The treaty recognises Armenia as a free and independent State, and the President of the United States is to arbitrate on the question of the frontier to be fixed between Turkey and Armenia in the vilayets of Erzerum, Trebizond, Van, and Bitlis. Now, though everybody—including the Turks—acknowledges that as a principle it is legitimate to form an Armenian State, yet when we consider the nature of the population of these vilayets, we cannot help feeling anxious at the condition of things brought about by this decision.

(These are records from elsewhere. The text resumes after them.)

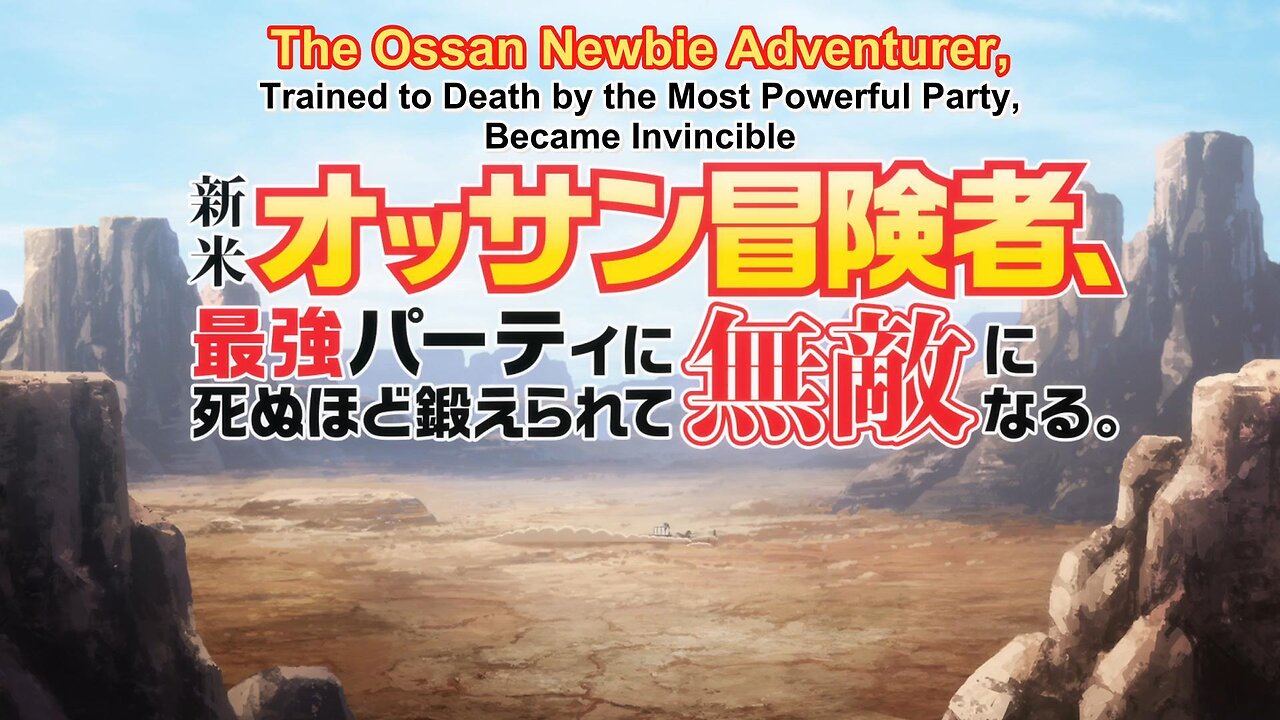 The Ossan Newbie Adventurer Trained to Death by the Most Powerful Party Became Invincible opening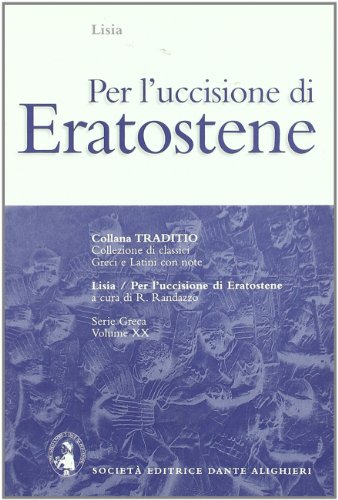 Beispielbild fr Per l'uccisione di Eratostene. Per il Liceo classico (Traditio. Serie greca) zum Verkauf von medimops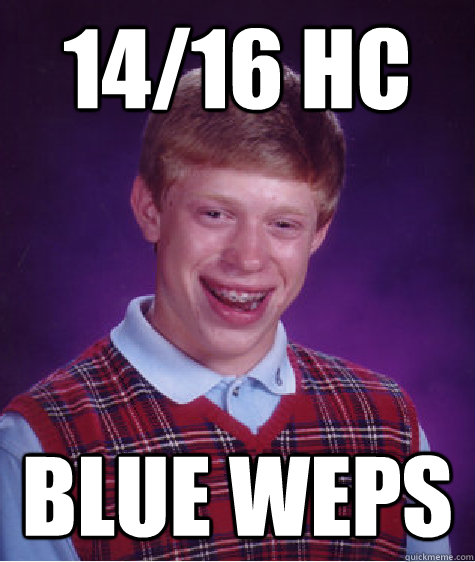 14/16 hc blue weps  Bad Luck Brian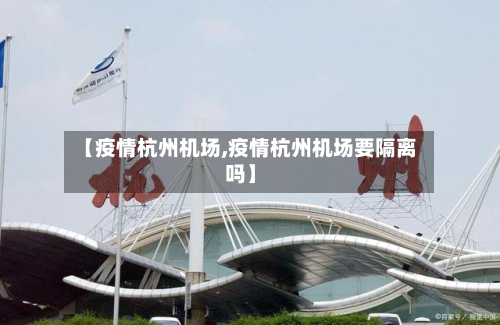 【疫情杭州机场,疫情杭州机场要隔离吗】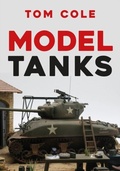 Cover: Model Tanks - Amberley Publishing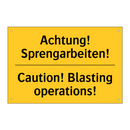 Achtung! Sprengarbeiten! - Caution! Blasting operations!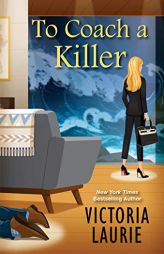 To Coach a Killer (A Cat & Gilley Life Coach Mystery) by Victoria Laurie Paperback Book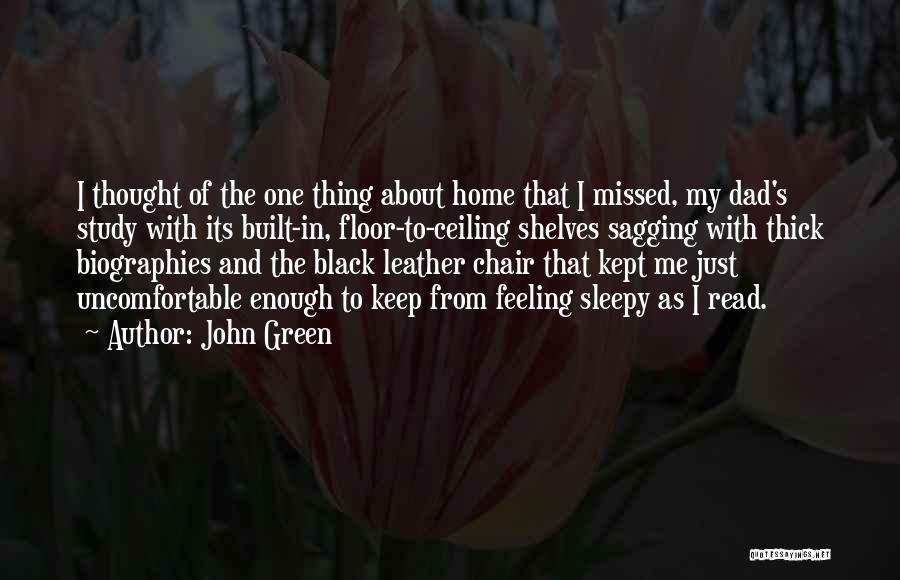 Feeling Missed Quotes By John Green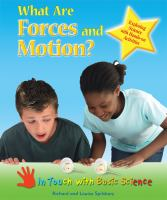What_are_forces_and_motion____exploring_science_with_hands-on_activities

As a matter of fact, in Erzerum there are 673,000 Mussulmans, constituting 82·5 per cent. of the population, as against 136,000 Armenians, or 16·5 per cent. In Trebizond the Mussulmans number 921,000, or 82 per cent. of the population, as against 40,000 Armenians, or 23·5 per cent. In the vilayet of Van the Muslim population is 179,000, or 69 per cent., and the Armenian population 67,000, or 26 per cent. In Bitlis the Mussulmans number 310,000, or 70·5 per cent., as against 119,000 Armenians, constituting 27 per cent. Thus, in these four vilayets the Mussulmans number 2,083,000, and the Armenians 362,000, the average being 80 per cent. against 13 per cent.

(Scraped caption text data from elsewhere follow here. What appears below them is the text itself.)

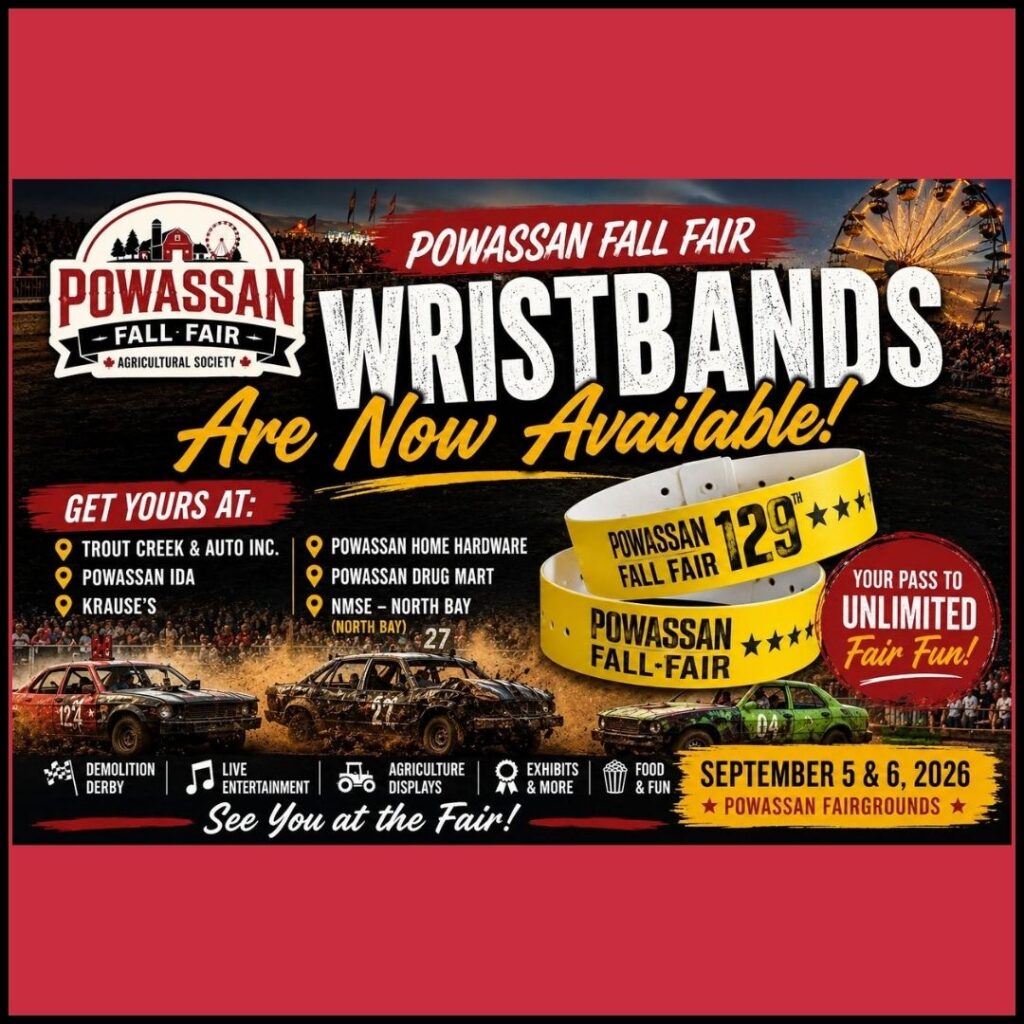 Powassan Fall Fair _ Wrist Bands Available Now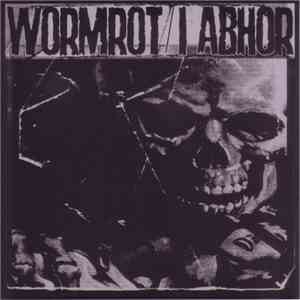 I Abhor / Wormrot - I Abhor / Wormrot album flac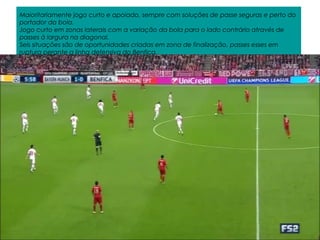 Ligações Sectoriais/Intersectoriais
Maioritariamente jogo curto e apoiado, sempre com soluções de passe seguras e perto do
portador da bola.
Jogo curto em zonas laterais com a variação da bola para o lado contrário através de
passes à largura na diagonal.
Seis situações são de oportunidades criadas em zona de finalização, passes esses em
ruptura perante a linha defensiva do Benfica.
136-167 com sucesso.
 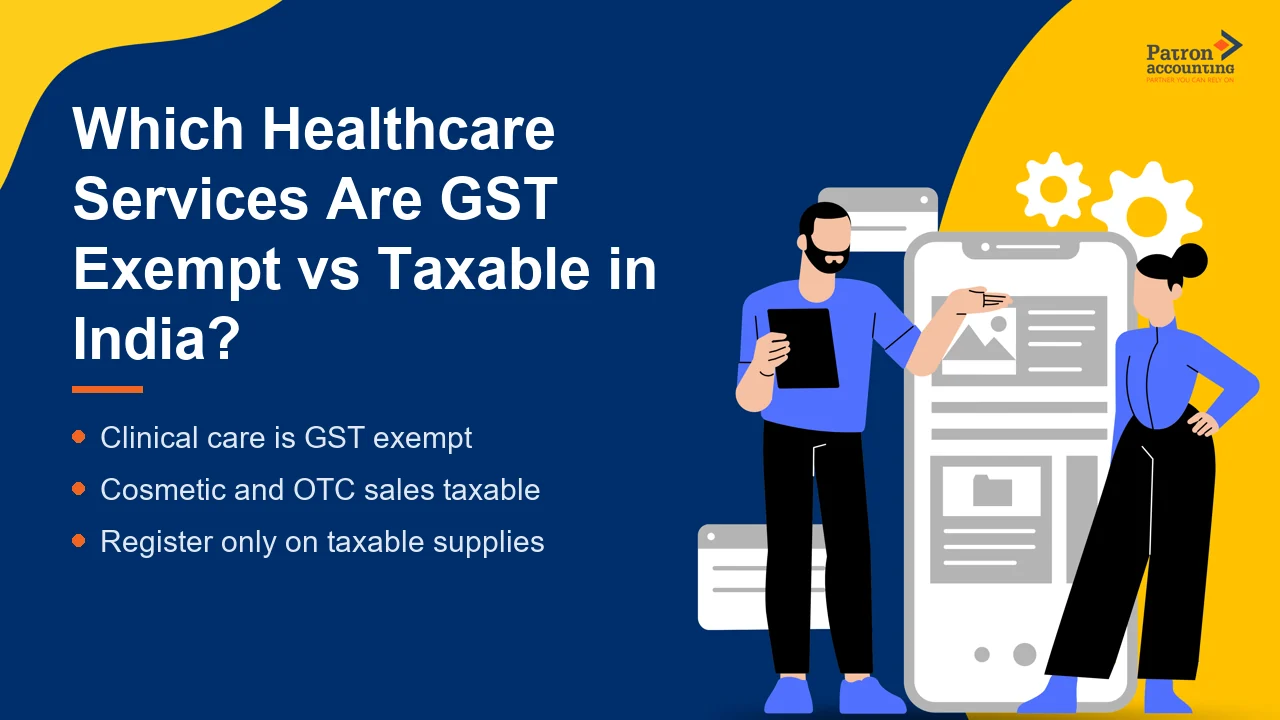 Which Healthcare Services Are GST Exempt vs Taxable in India? - Featured Image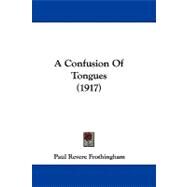 A Confusion of Tongues by Frothingham, Paul Revere, 9781437483345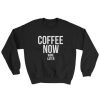 Coffee Now Sweatshirt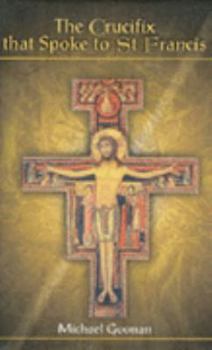 Hardcover The Crucifix That Spoke to St Francis Book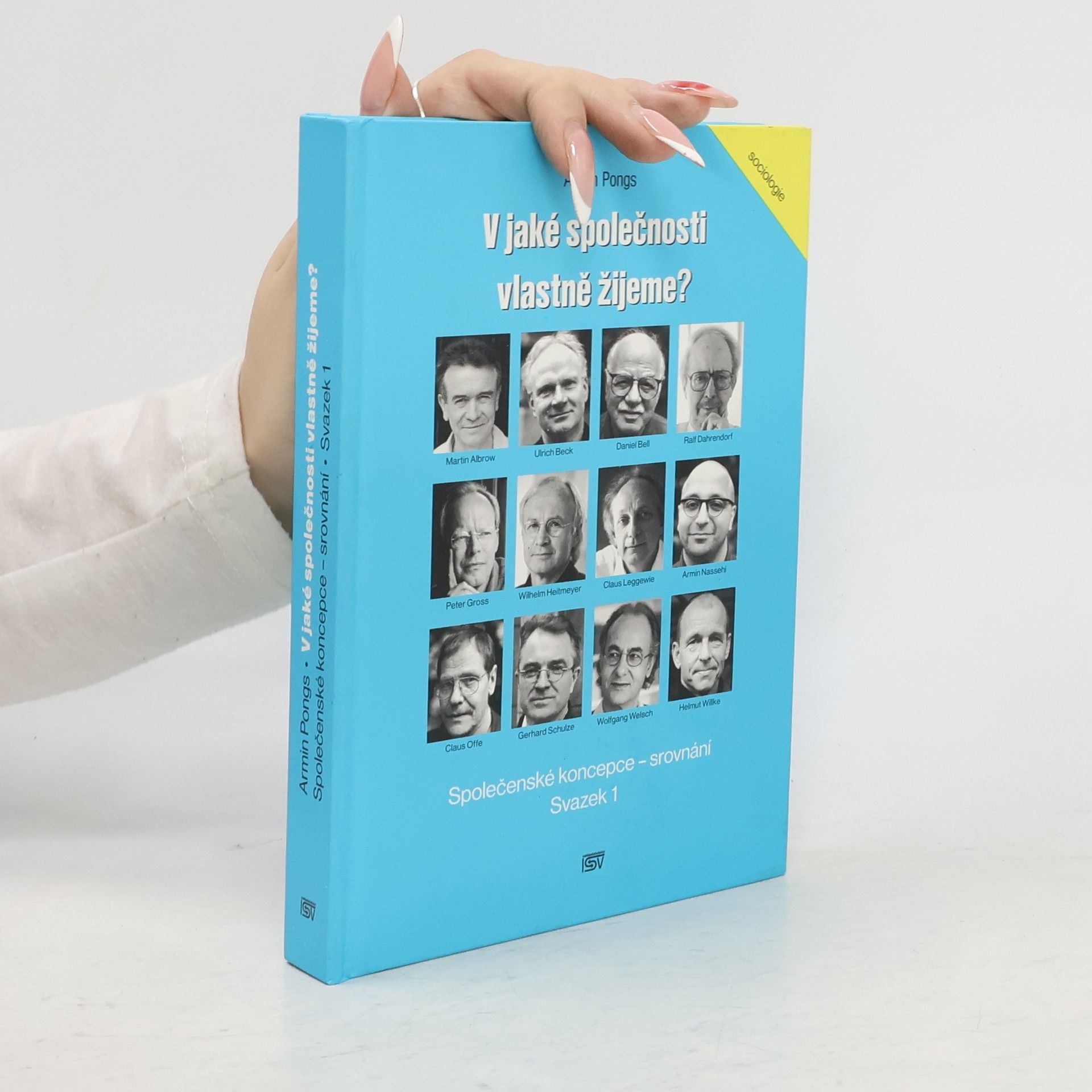 V jaké společnosti vlastně žijeme? Společenské koncepce - srovnání.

On the other hand, it is difficult to prove that Turkey has persistently colonised these territories. The only fact that might countenance such an assertion is that at various times, especially after the Crimean war, many Tatars sought shelter in that part of the Empire, and that in 1864, and again in 1878, Circassians, escaping from the Russian yoke, took refuge there after defending their country. The number of the families that immigrated is estimated about 70,000. Turkey encouraged them to settle down there all the more willingly as they were a safeguard to her against the constant threat of Russia. But as early as 1514, at the time of the Turkish conquest, the Armenians were inferior in number, owing to the Arabian and Persian pressure that repeatedly brought about an exodus of the native population northwards and westwards, and because some Persian, Arabian, Seljukian, Turkish, and Byzantine elements slowly crept into the country. In 1643 Abas Schah, after his victorious campaign against Turkey, drove away nearly 100,000 Armenians, and later on a huge number of Armenians emigrated into Russia of their own free will after the treaty of Turkmen-Tchai in 1828.

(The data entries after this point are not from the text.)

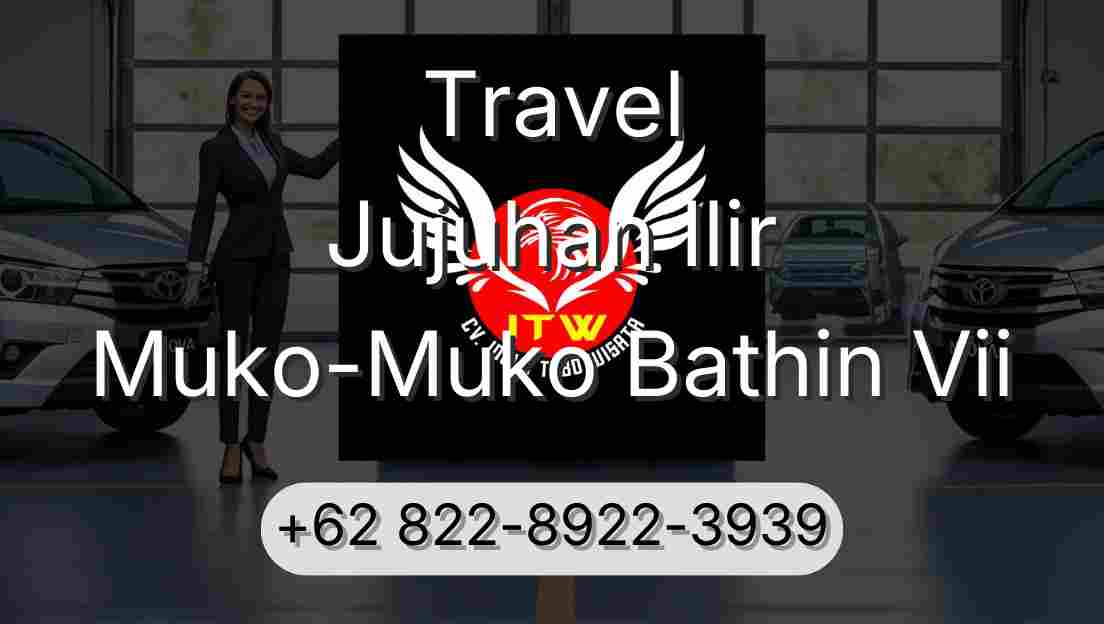 Travel Jujuhan Ilir Muko-Muko Bathin Vii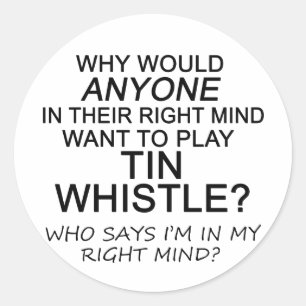 Right Mind Tin Whistle Classic Round Sticker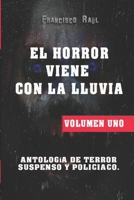 EL HORROR VIENE CON LA LLUVIA: Antología de horror, suspenso y policiaco. VOLUMEN UNO. (ANTOLOGIA DE TERROR, SUSPENSO Y POLICIACO) B09HG2GH7N Book Cover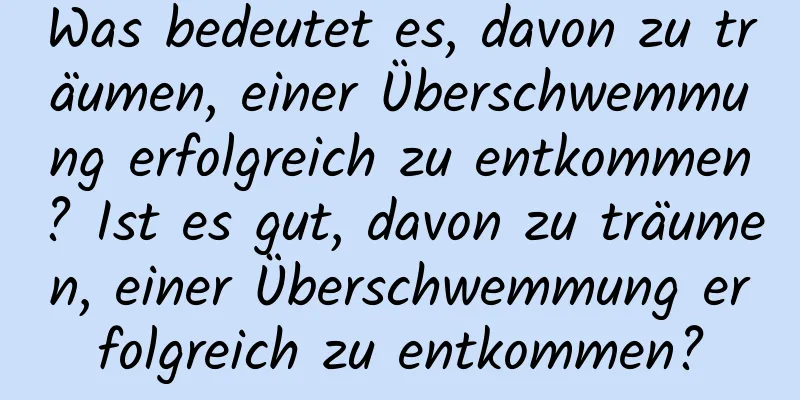 Was bedeutet es, davon zu träumen, einer Überschwemmung erfolgreich zu entkommen? Ist es gut, davon zu träumen, einer Überschwemmung erfolgreich zu entkommen?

It is noteworthy that an Armenian Power first came into existence in the second century before Christ. It consisted of two independent States, Armenia Major and Armenia Minor. After the downfall of Tigrane, King of Armenia Major, defeated by the Romans, Rome and Persia fought for the possession of those regions, and, finally, divided them. Later on there were various Armenian States, which were more or less independent, but none of them lasted long except the State of Armenia Minor, which lasted from the twelfth century to the fourteenth, till Selim II conquered that territory, where the Arabs, the Persians, the Seljukian Turks, and the Byzantines had already brought the Armenian dominion to an end.
Therefore the numerical majority of Mussulmans in Armenia has not been obtained or maintained, as has been alleged, by the “Turkish massacres”; it is the outcome of more complex causes—which, of course, is no excuse for the tragic events that took place there. As the Conference did not seem to pay any attention either to the figures of M. Vital Cuinet (Turquie d’Asie, Paris, 1892), or to the figures published by the French Government in the Yellow Book of 1897, based upon the data furnished by the Christian Patriarchates, or to the figures given by General Zeleny to the Caucasian Geographical Society (Zapiski, vol. xviii., Tiflis, 1896), the Indian delegation asked that a report should be drawn up by a mixed Moslem and non-Moslem Commission, consisting of men whose integrity and ability were recognised by their co-religionists; but this suggestion met with no better success than the international inquiry already suggested by the delegation in regard to the population of every vilayet in Thrace.
The chapter dealing with the protection of minorities plainly shows how much influence the aforesaid Protestant Anglo-American movement had on the wording of the treaty. In none of the four previous treaties are included such stipulations as those contained in the Turkish treaty, and there is a great difference in this respect between the Bulgarian treaty and the Turkish treaty. The latter, under the term “minority,” only considers the condition of the Christians, and ensures to them privileges and power in every respect over the Mussulmans.
As the Permanent Committee of the Turkish Congress at Lausanne remarked in its critical examination of the treaty:
“Whereas in the Bulgarian treaty freedom of conscience and religion is guaranteed so far as is consistent with morality and order, this clause does not occur in the Turkish treaty.
The Turkish treaty states that all interference with any religious creed shall be punished in the same way; in the Bulgarian treaty this clause is omitted, for here it would imply the protection of a non-Christian religion.”